Over the past year, many prominent psychiatrists have been exposed by the Wall Street Journal for having unscrupulous dealings with the pharmaceutical industry. The following articles are in relation to Paxil-Seroxat and how this dangerous , harmful and defective medication was promoted by the top brass of Psychiatry. The words “bias” , “conflict of interest” and “corruption” don’t even come close to describing the magnitude of the crime against humanity involved here. Check out some of these articles from the Wall Street Journal for more on this :
Another Emory Psychiatrist Draws Fire for Payments From Glaxo
By David Armstrong
More details are coming out about the relationship between Emory University psychiatrist Zachary Stowe and GlaxoSmithKline, which made payments to Stowe at the same time he was conducting federal research about the use of antipressants, such as Glaxo’s Paxil, in pregnant women.

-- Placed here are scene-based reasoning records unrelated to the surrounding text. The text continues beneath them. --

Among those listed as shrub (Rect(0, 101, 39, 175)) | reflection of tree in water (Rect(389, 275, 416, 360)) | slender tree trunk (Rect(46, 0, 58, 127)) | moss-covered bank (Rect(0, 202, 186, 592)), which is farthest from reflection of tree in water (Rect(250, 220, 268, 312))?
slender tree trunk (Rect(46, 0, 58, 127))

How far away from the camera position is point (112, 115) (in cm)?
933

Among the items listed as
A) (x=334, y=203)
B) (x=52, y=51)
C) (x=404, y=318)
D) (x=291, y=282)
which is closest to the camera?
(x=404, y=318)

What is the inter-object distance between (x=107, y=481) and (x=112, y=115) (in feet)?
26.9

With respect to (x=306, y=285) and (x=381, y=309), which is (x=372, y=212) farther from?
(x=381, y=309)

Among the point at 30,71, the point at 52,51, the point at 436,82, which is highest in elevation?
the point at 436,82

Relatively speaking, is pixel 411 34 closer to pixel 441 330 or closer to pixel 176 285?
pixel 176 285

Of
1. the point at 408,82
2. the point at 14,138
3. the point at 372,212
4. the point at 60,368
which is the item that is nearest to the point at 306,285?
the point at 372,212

Emory has reprimanded Stowe, who was instructed to immediately eliminate conflicts related to current federal grants. In a statement, the school said Stowe had informed it of “previously unreported activities and has disclosed his failure to abide by Emory policies.” Stowe, through the university, declined an interview request. Here’s more on the story.
In a letter this month to Emory, Sen. Charles Grassley said records he obtained from Glaxo indicated Stowe was paid $154,400 by the drug company in 2007 and $99,300 during the first 10 months of 2008. Stowe is listed as the primary investigator on at least three National Institutes of Health grants, beginning in 2003 and continuing through last year, that involve antidepressant use in pregnant women and the effects on children delivered by those women.
Meanwhile, Stowe outlined some dealings with Glaxo in a deposition last year taken as part of a lawsuit claiming that Paxil isn’t safe for pregnant women. Stowe was questioned in detail about a 2000 email from an outside public-relations firm to a marketing executive at Glaxo about a planned press release for a new study. The study, conducted by Stowe, found Paxil is safe for breast-feeding mothers. The PR firm’s email to Glaxo reads:
Please review the attached press release and forward me any comments/edits. As you may know, Dr. Stowe is on board for publicity efforts and Sherri and I are coordinating time to meet with him next week to arm him with key messages for this announcement, which is slated for early February. We are sending the release for his review at the same time in efforts to secure distribution on Emory letterhead (as you know, would provide further credibility to data for the media).
In the deposition, Stowe said the quotes in the press release were his own. “They wrote it, we said it,” Stowe said of the involvement of the public-relations agency. As for the assertion by the PR official that Stowe was being provided with “key messages,” the psychiatrist called that “just typical public relations crap” and he said in the deposition he never received help from the PR officials.
Stowe is the second Emory psychiatrist to run into problems related to his work with the drug industry. Charles Nemeroff stepped down as chairman of the psychiatry department last year after an Emory investigation concluded that he failed to report more than $800,000 he received from Glaxo from 2000 to 2006. In December, he said in a statement that he acted “in good faith to comply with the rules as I understood them to be in effect at the time.”
Doctor Didn’t Disclose Glaxo Payments, Senator Says
The senator alleges Dr. Nemeroff did not report that he was giving promotional talks for Glaxo on the anti-depressant Paxil.
By Sarah Rubenstein
Emory University continues to feel the heat over Sen. Charles Grassley’s investigation into conflicts of interest among doctors: The federal government is investigating whether Emory misled the National Institutes of Health over payments that prominent psychiatrist Charles Nemeroff received from GlaxoSmithKline, the WSJ reports.
Nemeroff stepped down from the chairmanship of Emory’s psychiatry department, but remains a professor there, amid allegations that he failed to disclose hundreds of thousands of dollars in payments from Glaxo, maker of antidepressant Paxil.
A probe by the inspector general for the Department of Health and Human Services is looking into whether Emory failed to tell the NIH about Nemeroff’s potential conflicts, or misrepresented the kind of work he did for Glaxo, as he served as lead investigator on NIH-funded research on five Glaxo drugs for use as antidepressants, WSJ says. The NIH last year suspended a $9.3 million grant to Emory amid Grassley’s probe.
Grassley has been encouraging the HHS inspector general to look into the matter to make sure “Emory did not, either directly or indirectly, mislead the NIH about the nature of Dr. Nemeroff’s promotional talks for GSK and advocacy on behalf of Paxil,” as he wrote (click the letter at right).
A spokeswoman for the inspector general wouldn’t comment on whether the office was investigating. Emory said it will continue to cooperate with NIH; NIH declined to comment. Nemeroff didn’t return the WSJ’s call but has said before he believes he complied with relevant disclosure requirements.